I also agree that well thought out arguments that are constructed and presented more clearly are helpful i.e. define what the criteria for 'good writing' is, and why they violate, but most literary criticism doesn't follow that approach, and this isn't exactly a peer reviewed journal either. If anything, it is more editorial than anything.

Personally, in this discussion, I have no idea. I haven't read the stuff, and may eventually do so, but I am SO frustrated with the status of the MU as a whole that I barely read anything new. That is because in a shared universe, I have high expectations in terms of internal consistency that get more and more poorly executed over time, but that is a LONG criticism that I won't go into here.
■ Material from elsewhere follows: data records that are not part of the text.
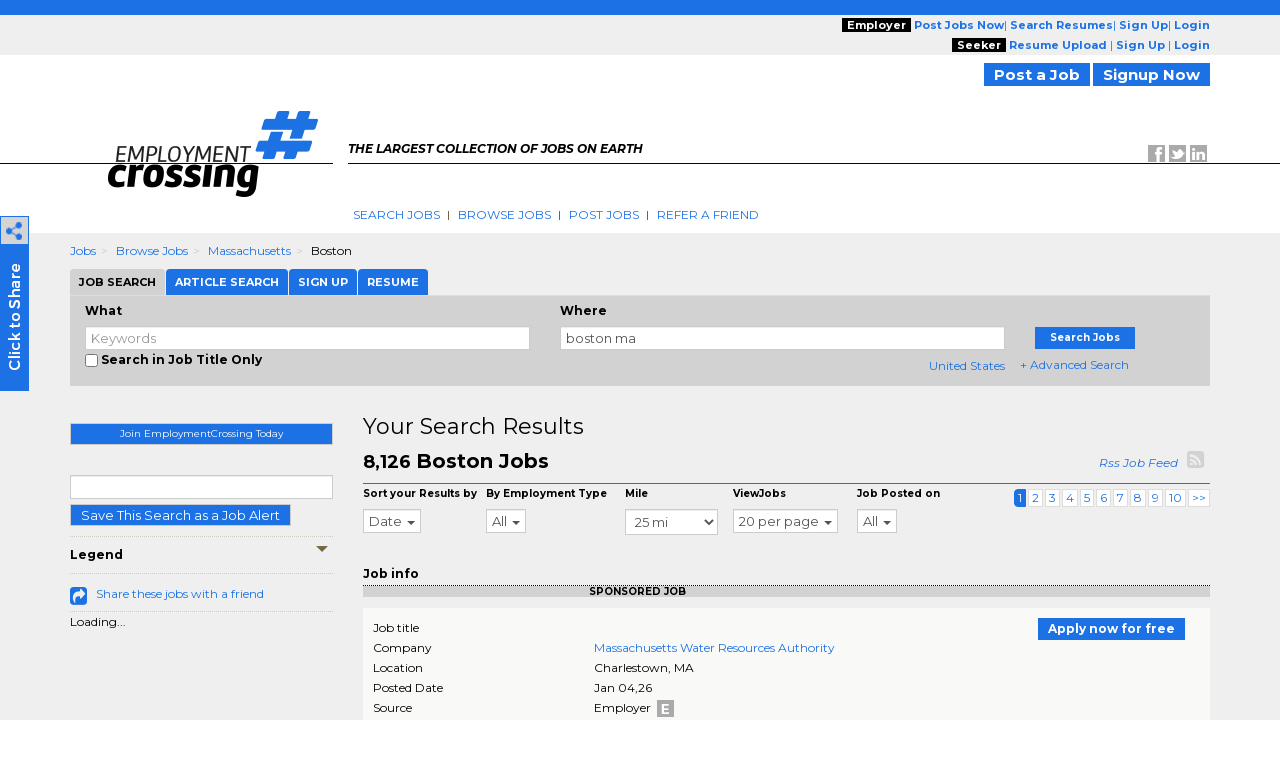

--- FILE ---
content_type: text/plain;charset=UTF-8
request_url: https://jsv3.recruitics.com/event.txt
body_size: 240
content:
37f37e4afd5411f0858e357e12f4d365c667392c8efb4527891560233061da4c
The idea that someone cannot look at data, product, or whatever and draw reasonable conclusions or criticisms based on that information because 'they can't do it' or 'they haven't lived it' is ridiculous to me. If anything, it may (or may not, or be situational) allow for a more unbiased, non emotional evaluation.

Of course they do. My point wasn't that you if you don't know how to do something, you don't have a right to complain about it. My point is that not liking a thing despite using it a lot or consuming it a lot and having certain expectations or demands isn't itself a kind of expertise or credential. It doesn't qualify you to pontificate on it with any authority or expertise. This was just in the context of if you're not going to present a coherent, well constructed argument with evidence, what's the point of just declaring things poorly written or very bad?

Of course I think anybody should feel free to express their opinion and give their reasons why. My contention has been whether or not we're being purely subjective when we say something is poorly written. Ultimately I think a good argument trumps credential, but I should also say this was kind of an aside anyway from the larger argument. Here I was talking about that let's face it the vast majority of critics online or otherwise are incapable of doing the thing they're criticizing, and most of them aren't actually making robust arguments and most of them don't know the first thing about the first thing.


Now that's a descriptive claim. I'm not saying it's true of a necessity, as in NO critic of writing who doesn't write understands writing. And it's certainly not a normative claim: by no means am I saying that if you aren't a writer you shouldn't criticize. I'm saying it so happens that most don't understand writing: they're very rarely asked to submit their own writing to anyone, and they're rarely asked to demonstrate their understanding or justify their claims.
And my sociological account for that is that because criticism, from internet anonymity to the Entertainment section of the New York Times have profoundly low standards. But again, this isn't to be conflated with my argument that in particular Norvell but many others mask their own preferences and subjective impressions as nonarbitrary principles of writing. Though obviously you can find a few points of connection there.

As to what the standards for an argument are, I agree I think most of the time it isn't necessary to be rigorous or discerning in a message board message. But I think sometimes it is appropriate, and not being willing to do so is maybe a sign you're not arguing totally in good faith.